Brief:
Leaving the images out, output each entry below exactly.

----- Given data -----

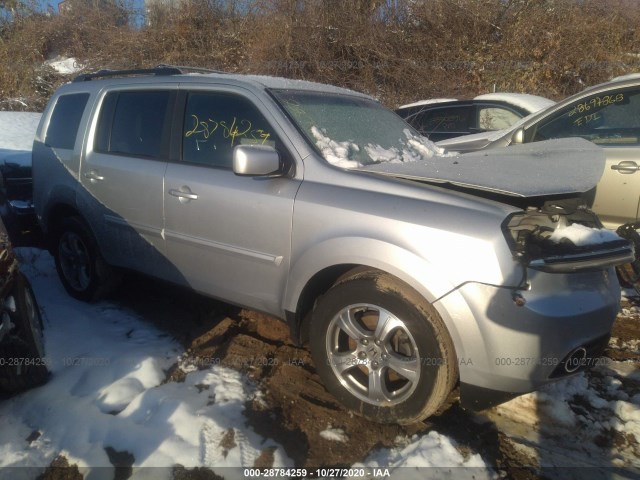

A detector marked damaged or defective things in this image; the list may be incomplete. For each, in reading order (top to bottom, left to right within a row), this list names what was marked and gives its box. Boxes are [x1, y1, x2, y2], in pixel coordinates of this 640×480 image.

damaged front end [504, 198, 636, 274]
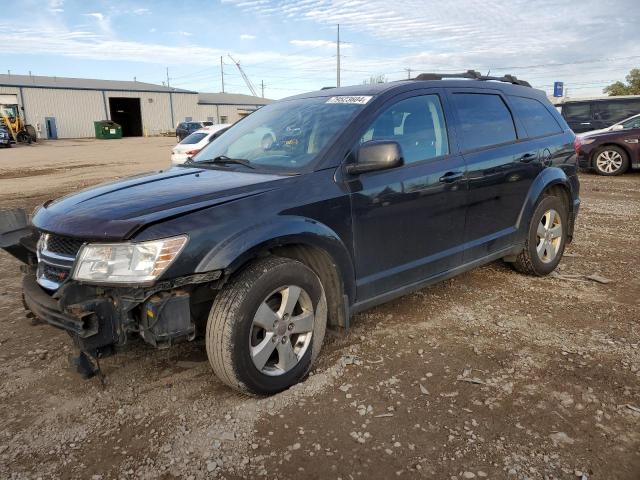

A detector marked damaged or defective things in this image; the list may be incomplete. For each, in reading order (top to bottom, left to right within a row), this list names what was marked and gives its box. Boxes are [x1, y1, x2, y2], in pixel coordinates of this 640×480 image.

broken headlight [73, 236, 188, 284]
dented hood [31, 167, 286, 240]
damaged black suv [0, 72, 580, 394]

-----

Answer for the task:
A detector marked damaged or defective things in this image; the list may be incomplete. For each, in reading order (top to bottom, left to right within a row), this list names what was marked and gives its box. Boxes are [x1, y1, x2, y2], in pixel coordinates of this 640×480 image.

damaged front end [504, 198, 636, 274]

A detector marked damaged or defective things in this image; the list may be incomplete. For each, in reading order (top to bottom, left to right within a row), this list names what was marked and gives its box. Boxes are [x1, y1, x2, y2], in pixel coordinates of this 640×480 image.

broken headlight [73, 236, 188, 284]
dented hood [31, 167, 286, 240]
damaged black suv [0, 72, 580, 394]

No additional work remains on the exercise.